Lee shared her story in April of 2024.

My father, Bernie, always had a sweet tooth. After being diagnosed with diabetes in his forties, he reluctantly had to change his lifestyle to lay off the sweets. But when he was diagnosed with aggressive esophageal cancer in his early fifties, a series of surgeries and rounds of chemo caused his appetite and weight to diminish. By then any calories were “good calories,” and he could basically eat whatever he wanted to help him gain weight. With his dark sense of humor, he would joke that cancer had cured his diabetes. But his body continued to waste away, and he got weaker and weaker. I was in my early twenties at the time, at my first “real job” out of college, and was lucky enough to work for a company that let me take a leave of absence and go back home to help care for my dad during those final few months.

There came a point where my father knew it was his time. He was ready to let go, and the hospice nurse told us that we should let him know that it was okay for him to die if he was ready. But still, his body continued to hang on past what he wanted, and he continued to suffer for seemingly endless weeks. We just waited while he suffered, asking “How much longer?” He was done; no amount of pain medication was enough any more, and he was ready to be gone.

Time extends with suffering. The day is no longer measured in hours. It gets broken down into seconds of suffering, counted in pained grimaces and strained breaths.

Though the option of medical aid in dying already existed in Oregon, it wasn’t an option in his state. He had no agency to decide when his terminal suffering was enough, and I am still, two decades later, haunted, saddened and angered by that experience. I feel sad that some of my strongest memories of my father are not those of him during his vibrant life, but of the traumatically lengthened process and disturbing experience of witnessing his unnecessary suffering in his last days.

Now all of this has happened again to those closest to me. My father-in-law, at 83 years old, began experiencing worsening health issues at the end of last year. And at the beginning of the year it became clear that he was not going to get better, and he was moved into hospice care at home.

I watched the process repeat. My husband and his mother and sisters went through almost the same excruciating experience as my own. This time my father-in-law, the strongest, most hard-working, entrepreneurial and generous person I have known, became physically reduced to a frail body, barely capable of breathing on his own, and even when he was ready to go and was asking, even begging, for help there was still nothing that could be done. So he continued to suffer, and those who loved him most could do nothing but helplessly watch as he had an unnecessarily extended end-of-life experience, full of suffering and anguish, caused not by the process of dying itself but by laws that govern our ability to decide for ourselves that our time has come, that suffering is too much, that we want to say our final goodbyes on our own terms, in peace.

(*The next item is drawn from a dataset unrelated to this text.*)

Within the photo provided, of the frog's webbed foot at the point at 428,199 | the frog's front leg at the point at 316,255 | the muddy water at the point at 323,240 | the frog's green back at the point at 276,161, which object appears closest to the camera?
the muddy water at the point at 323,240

The process of dying has many facets, and many of them are incredibly ugly and distressing. The movies do not get it right. It can be long, frustrating and terrifying for those sitting vigil, but even more so for the vulnerable human at the center. 

Watching someone you love go through a difficult and prolonged death changes you. It makes you realize that this issue of agency at the end of life is not a technical or legal issue to be debated stoically. The option of medical aid in dying is an issue of compassion and grace, to be discussed and decided by the individual who is dying, with their loved ones and medical advisors, based on their own values and beliefs.

Death is of course inevitable for us all, and we all deserve peace at the end.